===== Extracted text =====

Prehistoric Hair Suggests 1st Eskimos Came From Asia

May 29, 2008

A clump of frozen human hair from northwest Greenland suggests that the first Eskimos in the New World did not descend from Native Americans as previously thought but came directly from Asia, a new study says.

Furthermore, these pioneer settlers of the far north later died out and did not give rise to the Inuit living in Greenland today.

The research is based on DNA analysis of ancient hair from a so-called Paleo-Eskimo, which was found preserved in permafrost soil in the Disco Bay area in the 1980s.

The hair, which belonged to a male who lived some 4,000 years ago, has provided the first ever complete mitochondrial genome for an ancient human, according to a team led by Tom Gilbert of the Center for Ancient Genetics at the University of Copenhagen, Denmark.

Mitochondrial DNA is passed down from mother to child and thus gives a genetic marker to an individual's maternal ancestry.

===== Data extract =====

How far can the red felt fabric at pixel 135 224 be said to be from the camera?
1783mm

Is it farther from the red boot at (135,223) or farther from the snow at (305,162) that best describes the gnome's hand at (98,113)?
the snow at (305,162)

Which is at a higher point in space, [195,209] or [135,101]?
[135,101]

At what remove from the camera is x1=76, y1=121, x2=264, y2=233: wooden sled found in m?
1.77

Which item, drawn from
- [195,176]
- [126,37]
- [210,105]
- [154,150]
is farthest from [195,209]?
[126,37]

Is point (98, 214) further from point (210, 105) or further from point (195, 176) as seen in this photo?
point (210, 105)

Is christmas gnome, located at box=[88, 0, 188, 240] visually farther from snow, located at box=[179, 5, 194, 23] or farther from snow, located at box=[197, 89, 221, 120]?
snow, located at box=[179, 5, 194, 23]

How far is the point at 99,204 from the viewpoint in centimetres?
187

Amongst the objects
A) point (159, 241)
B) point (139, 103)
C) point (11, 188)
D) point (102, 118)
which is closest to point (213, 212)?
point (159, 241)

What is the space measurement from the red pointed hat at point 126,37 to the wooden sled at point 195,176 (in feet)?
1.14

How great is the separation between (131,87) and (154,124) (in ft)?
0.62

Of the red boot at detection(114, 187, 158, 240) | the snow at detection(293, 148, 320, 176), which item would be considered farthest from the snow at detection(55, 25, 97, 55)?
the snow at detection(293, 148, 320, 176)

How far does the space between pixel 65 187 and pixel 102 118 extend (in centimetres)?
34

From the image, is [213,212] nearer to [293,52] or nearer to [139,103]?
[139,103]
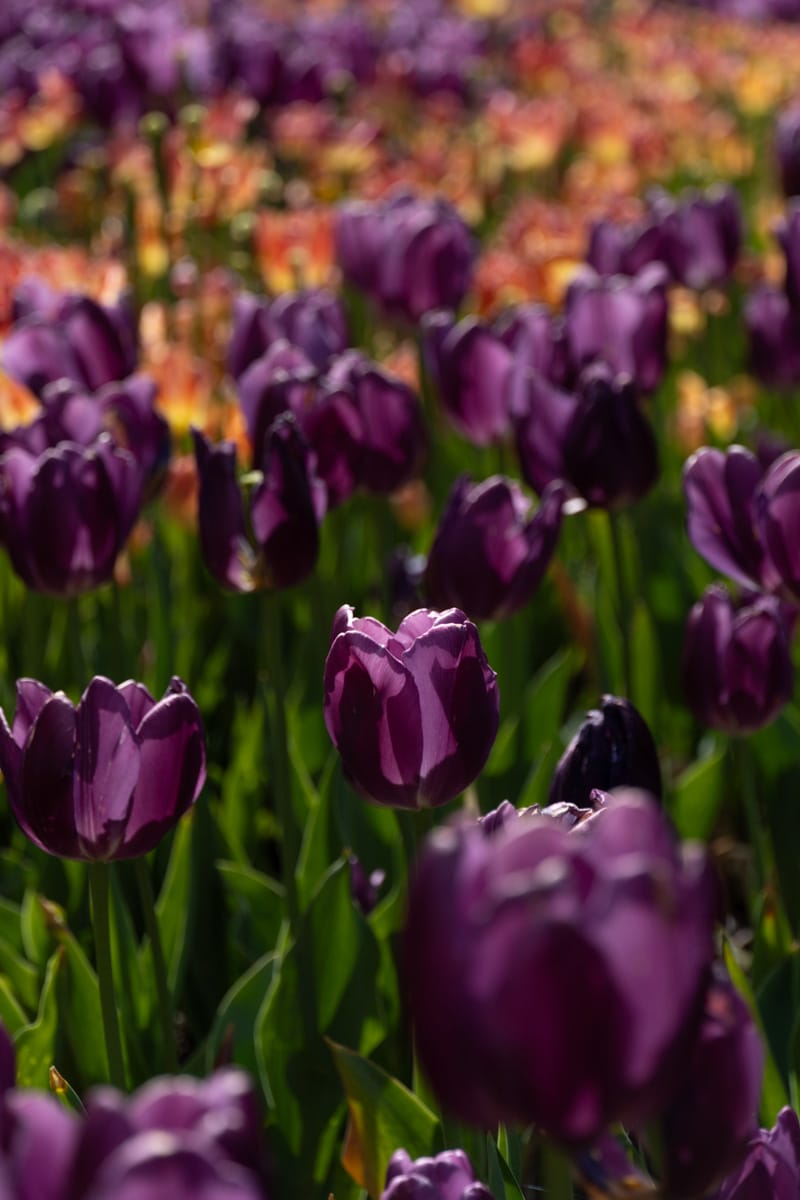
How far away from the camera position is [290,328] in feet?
8.63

=====

> **Directions for this task**
List every human population or people named in the article about the prehistoric hair above.

> **Answer to the problem**
- Eskimos
- Native Americans
- Paleo-Eskimo
- Inuit